(Directions for this task):
Take the text on mail server product testing further from its last sentence, keeping the same technical voice.

Start of Page extract

Nine vendors indicated their interest. Of those nine, Mirapoint and Ipswitch did not deliver product in time. Mirapoint did not provide a reason for not sending its products while Ipswitch missed the deadline because it is between major product releases and was not ready for us to look at its new mobility features. Sun sent us Java Messaging Server, but after a brief review, we determined that it was not a good fit for this test because it was aimed at much larger deployments than the other products.
PostPath, which was recently acquired by Cisco, declined to participate because of an impending change in its product offerings. MailEnable, Openwave, and Open-Xchange did not respond to our invitation.

In each case where the product did show in the lab, we tested the "commercial" version of each product. This is an important distinction, because several of the products also have limited-use, open source or community-based editions that have a smaller feature set than the commercial offering. If you like what we said about Zimbra, for example, don't assume that you will get the same feature set if you use the free version.

After reviewing the basic requirements for each product, we determined that we would need both Linux and Windows operating systems to run the mail servers, so we created base installations in VMware of Windows 2008 (64-bit edition) and RedHat Enterprise Linux 5 (64-bit edition), then applied vendor-recommended patches. These were installed on an eight-core 3GHz Supermicro server with 16GB of memory. Each product was given four CPUs and 2GB of memory. During performance testing, only the product being tested was running on the server. All servers were run on VMware ESX servers linked to a VMware Virtual Center for management and control.

End of Page extract
Start of Provided information

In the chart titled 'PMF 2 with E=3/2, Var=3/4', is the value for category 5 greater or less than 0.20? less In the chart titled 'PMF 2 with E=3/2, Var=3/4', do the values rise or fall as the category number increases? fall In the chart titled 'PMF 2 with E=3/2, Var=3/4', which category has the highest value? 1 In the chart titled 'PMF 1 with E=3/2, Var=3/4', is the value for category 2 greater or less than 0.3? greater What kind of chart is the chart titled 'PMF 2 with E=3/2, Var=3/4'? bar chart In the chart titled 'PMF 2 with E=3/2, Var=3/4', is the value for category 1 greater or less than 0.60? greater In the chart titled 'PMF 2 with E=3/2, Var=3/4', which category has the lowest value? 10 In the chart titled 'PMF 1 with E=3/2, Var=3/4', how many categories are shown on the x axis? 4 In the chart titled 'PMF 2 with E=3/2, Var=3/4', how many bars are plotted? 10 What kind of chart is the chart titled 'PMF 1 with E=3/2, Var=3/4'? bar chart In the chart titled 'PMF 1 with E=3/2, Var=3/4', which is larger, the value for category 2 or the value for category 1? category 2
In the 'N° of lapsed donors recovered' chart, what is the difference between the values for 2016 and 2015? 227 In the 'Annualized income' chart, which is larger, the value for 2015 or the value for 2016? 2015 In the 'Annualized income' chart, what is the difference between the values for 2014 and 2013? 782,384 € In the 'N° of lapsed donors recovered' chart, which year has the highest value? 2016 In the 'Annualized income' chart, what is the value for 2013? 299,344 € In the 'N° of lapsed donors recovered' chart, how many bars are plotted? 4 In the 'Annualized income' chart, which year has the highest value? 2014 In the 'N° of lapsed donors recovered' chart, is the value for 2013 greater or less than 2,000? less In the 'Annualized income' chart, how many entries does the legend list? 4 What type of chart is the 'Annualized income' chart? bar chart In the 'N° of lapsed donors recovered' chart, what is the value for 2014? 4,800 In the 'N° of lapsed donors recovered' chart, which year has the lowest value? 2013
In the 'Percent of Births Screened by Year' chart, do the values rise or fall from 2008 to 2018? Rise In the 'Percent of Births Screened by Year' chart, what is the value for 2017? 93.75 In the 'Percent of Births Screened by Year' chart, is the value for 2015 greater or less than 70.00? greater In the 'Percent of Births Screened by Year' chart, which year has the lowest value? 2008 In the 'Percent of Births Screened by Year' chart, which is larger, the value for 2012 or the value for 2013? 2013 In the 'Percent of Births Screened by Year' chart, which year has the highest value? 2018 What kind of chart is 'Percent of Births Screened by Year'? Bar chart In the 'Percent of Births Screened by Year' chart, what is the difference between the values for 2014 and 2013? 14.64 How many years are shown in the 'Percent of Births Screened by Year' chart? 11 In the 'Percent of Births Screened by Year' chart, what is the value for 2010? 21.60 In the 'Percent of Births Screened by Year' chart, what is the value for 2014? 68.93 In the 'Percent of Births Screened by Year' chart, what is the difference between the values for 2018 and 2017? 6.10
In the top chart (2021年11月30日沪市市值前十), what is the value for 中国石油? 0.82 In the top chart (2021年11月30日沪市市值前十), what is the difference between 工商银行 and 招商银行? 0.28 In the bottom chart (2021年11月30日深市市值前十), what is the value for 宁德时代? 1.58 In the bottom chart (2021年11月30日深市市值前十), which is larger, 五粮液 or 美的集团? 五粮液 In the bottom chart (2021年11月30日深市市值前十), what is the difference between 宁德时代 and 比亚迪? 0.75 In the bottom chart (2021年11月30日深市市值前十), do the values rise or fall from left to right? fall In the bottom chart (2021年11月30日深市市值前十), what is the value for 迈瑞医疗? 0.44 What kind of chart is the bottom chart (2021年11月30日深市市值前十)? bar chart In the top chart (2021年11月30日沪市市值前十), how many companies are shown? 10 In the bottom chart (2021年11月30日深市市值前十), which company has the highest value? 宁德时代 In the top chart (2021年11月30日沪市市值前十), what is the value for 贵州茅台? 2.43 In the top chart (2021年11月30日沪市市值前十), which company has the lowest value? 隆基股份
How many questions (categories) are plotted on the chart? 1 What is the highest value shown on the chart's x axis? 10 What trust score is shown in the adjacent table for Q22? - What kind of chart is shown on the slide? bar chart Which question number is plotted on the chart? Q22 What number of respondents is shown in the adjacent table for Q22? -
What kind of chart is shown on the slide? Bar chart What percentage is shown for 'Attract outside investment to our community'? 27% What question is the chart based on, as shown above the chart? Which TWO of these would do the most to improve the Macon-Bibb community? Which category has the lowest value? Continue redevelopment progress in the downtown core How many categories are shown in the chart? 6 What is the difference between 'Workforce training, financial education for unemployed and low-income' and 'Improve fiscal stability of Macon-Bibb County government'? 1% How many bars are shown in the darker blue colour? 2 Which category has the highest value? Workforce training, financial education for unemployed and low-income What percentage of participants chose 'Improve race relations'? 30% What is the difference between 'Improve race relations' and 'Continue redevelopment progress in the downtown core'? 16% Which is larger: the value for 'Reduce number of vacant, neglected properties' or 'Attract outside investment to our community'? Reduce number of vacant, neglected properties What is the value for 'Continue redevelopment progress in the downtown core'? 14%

End of Provided information

(Reply):
For usability testing, we redirected our tester's mail stream to each product during the testing period of about one week per product, trying out the server with Thunderbird (for IMAP and POP), Microsoft Outlook (for MAPI) and the webmail interface. Where supported, we also linked an Apple Macintosh for native calendar and contact synchronization. We used an iPhone to test ActiveSync compatibility. In some cases, we used other diagnostic tools such as TCPDUMP to check for protocol behavior.

We used a Windows 2008 Active Directory server to check compatibility with Active Directory, and a Microsoft Exchange 2007 server to test migration capabilities from Microsoft Exchange.

To test performance, we used an Avalanche 2700 system from Spirent Communications to generate e-mail traffic at an offered load of 20 messages per second (equivalent to nearly 2 million messages per day) into 20 test users. Our test messages had a combination of normal e-mail with multiple MIME body parts (often called "attachments"), spam e-mail and virus-infected e-mail. We tested both with antispam and antivirus programs provided with each bundle enabled, and with them disabled.